Por Nelson Valente (*) | 13/02/2014 14:14

Um jornal de São Paulo deu-se o luxo de fotografar, durante dias seguidos, a operação de alguns desses meninos num movimentado trecho dos Jardins. Eles se constituem em bando, onde sempre aparece um maior para orientar os roubos ou furtos, vitimando distraídos motoristas em plena avenida Brasil. Conversei com uma autoridade policial e a explicação veio com muita objetividade: não adianta prender, pois eles são "de menor", e logo serão soltos para reiniciar a sua faina.

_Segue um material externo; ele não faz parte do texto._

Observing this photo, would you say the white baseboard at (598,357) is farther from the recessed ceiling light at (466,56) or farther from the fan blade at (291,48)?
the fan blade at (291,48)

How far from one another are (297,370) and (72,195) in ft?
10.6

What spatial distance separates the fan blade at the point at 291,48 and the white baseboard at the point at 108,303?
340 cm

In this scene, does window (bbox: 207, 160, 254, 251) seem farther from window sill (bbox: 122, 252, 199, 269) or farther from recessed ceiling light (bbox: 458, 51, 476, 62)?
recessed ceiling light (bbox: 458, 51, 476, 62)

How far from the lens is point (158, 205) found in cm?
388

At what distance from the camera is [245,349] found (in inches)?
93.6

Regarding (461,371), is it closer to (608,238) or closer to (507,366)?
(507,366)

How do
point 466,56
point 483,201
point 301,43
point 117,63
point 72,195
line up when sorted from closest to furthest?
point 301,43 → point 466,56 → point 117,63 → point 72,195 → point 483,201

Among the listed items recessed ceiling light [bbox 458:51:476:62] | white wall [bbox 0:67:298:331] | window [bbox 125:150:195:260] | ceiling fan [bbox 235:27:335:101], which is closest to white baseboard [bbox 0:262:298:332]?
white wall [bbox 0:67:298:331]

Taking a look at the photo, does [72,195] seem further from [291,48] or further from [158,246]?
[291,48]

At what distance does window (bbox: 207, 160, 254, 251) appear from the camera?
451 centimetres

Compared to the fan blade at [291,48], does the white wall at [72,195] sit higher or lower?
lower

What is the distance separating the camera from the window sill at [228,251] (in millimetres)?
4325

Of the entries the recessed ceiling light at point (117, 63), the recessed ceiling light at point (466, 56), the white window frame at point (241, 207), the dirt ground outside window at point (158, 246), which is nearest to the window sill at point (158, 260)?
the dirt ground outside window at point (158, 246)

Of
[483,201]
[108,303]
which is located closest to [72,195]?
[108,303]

Na cidade de São Paulo, os assaltos são sucessivos, não se tem garantia de nada, mata-se por qualquer bobagem. A droga comanda as ações desses celerados.

Vivemos num país com enormes desigualdades sociais (desigualmente desiguais), com altos índices de desemprego e não se espere que não tenhamos um preço a pagar por isso.

Não pode haver indiferença do Estado, enquanto cresce essa lamentável criminalidade. Se o cidadão fica responsável pela sua própria defesa, fazendo justiça por conta própria, com a privatização do poder de polícia, corremos o risco de uma guerra civil.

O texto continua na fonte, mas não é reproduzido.